Catherine Lee has been creating large scale bronze works since the late 80s. In time these works have evolved from wall mounted unions of two or more parts, to rigid self standing Sentinels, then the Hebrides and Sibyl series, where Lee began to truly explore three dimensional space along with her continual exploration of surface and abstract shape. In 2014, Lee exhibited Constants, a new series of work at The Fields. From this series, Constant Resolve remains on view at Art Omi.

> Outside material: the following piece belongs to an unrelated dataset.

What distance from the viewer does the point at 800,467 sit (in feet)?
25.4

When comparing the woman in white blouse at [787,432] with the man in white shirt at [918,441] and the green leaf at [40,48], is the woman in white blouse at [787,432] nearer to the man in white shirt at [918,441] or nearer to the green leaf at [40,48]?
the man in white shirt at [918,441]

"Constants is a reference to what we can count on, something that might show us the way, something we can trust to be there and rely upon," says Catherine Lee. "I wanted them to have weight enough to anchor the field but not to overpower it. The fact that each Constant changes radically, visually, as you circle around is a purposeful challenge to their constancy—until one realizes that the relationship of each facade to each other facade is really just proof of the proverbial 'whole that is greater than the parts', a recurring theme in my work for many years. As with many sculptures, not only mine, it's critical to an experience of it that you can't see opposite sides simultaneously, the closest the viewer can come is by circling around, so that you can begin to know the piece through a kind of cinematic viewing, a linear series of real time, real life mental stills that will gradually gel into a visual and emotional understanding, through time & motion. I find this fascinating, that painting will make us stand still in order to look, but sculpture must compel us move in order to be understood potent as art objects".
Catherine Lee (born 1950 in Pampas, Texas) Lee's works are a hybrid of painting, sculpture and installation, in which she juxtaposes the simplicity of a repeated form with a richness of materials, such as wax, bronze, glass and ceramic. She first exhibited in New York at PS1 in 1980, and since then has participated in numerous exhibitions internationally. Her exhibition, The Alphabet Series, was shown in Texas, Washington, Connecticut and Pennsylvania. More recently, her work has been seen in Barcelona, Salzburg, Milan and Copenhagen. Her work is included in the collections of SFMOMA; MOMA, New York; the Tate Collection, London and the Carnegie Institute, Pittsburgh.